* Instructions to follow *
Reproduce the data below in full and exclude every picture.

Collected data
>>>>

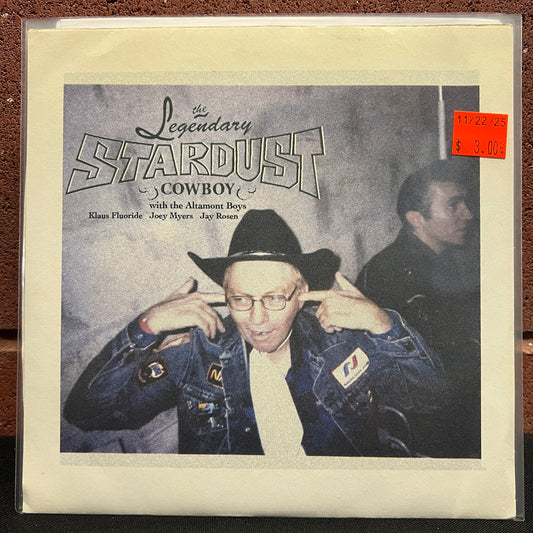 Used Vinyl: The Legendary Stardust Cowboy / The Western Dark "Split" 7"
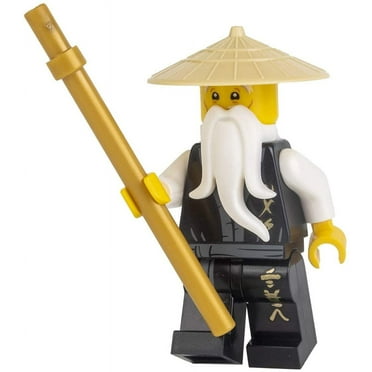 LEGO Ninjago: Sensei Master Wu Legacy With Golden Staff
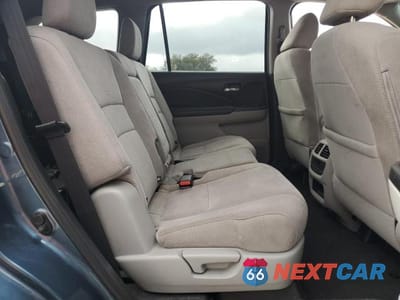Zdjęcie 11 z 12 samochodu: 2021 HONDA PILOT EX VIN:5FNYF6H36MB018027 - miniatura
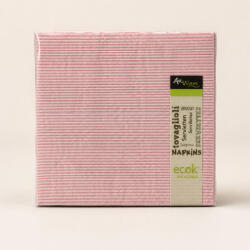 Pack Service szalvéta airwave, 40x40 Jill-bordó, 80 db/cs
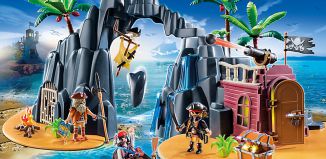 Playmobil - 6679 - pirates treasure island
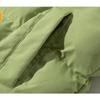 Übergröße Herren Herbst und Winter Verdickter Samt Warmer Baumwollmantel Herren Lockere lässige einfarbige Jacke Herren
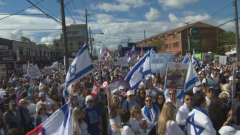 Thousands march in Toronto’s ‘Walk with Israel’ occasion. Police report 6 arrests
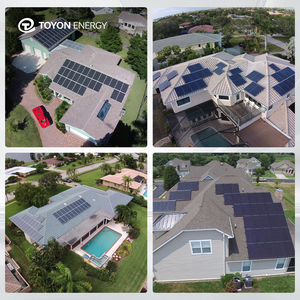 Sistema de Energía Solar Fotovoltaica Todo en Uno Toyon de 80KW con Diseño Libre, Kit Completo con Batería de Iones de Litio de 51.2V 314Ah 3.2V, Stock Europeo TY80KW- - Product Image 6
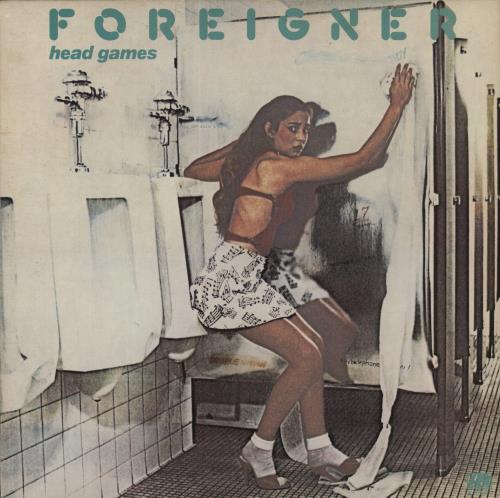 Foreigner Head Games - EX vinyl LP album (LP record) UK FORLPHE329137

<<<<

* Answer to this exercise *
 Used Vinyl: The Legendary Stardust Cowboy / The Western Dark "Split" 7"
 LEGO Ninjago: Sensei Master Wu Legacy With Golden Staff
Zdjęcie 11 z 12 samochodu: 2021 HONDA PILOT EX VIN:5FNYF6H36MB018027 - miniatura
 Pack Service szalvéta airwave, 40x40 Jill-bordó, 80 db/cs
 Playmobil - 6679 - pirates treasure island
 Übergröße Herren Herbst und Winter Verdickter Samt Warmer Baumwollmantel Herren Lockere lässige einfarbige Jacke Herren
 Thousands march in Toronto’s ‘Walk with Israel’ occasion. Police report 6 arrests
 Sistema de Energía Solar Fotovoltaica Todo en Uno Toyon de 80KW con Diseño Libre, Kit Completo con Batería de Iones de Litio de 51.2V 314Ah 3.2V, Stock Europeo TY80KW- - Product Image 6
 Foreigner Head Games - EX vinyl LP album (LP record) UK FORLPHE329137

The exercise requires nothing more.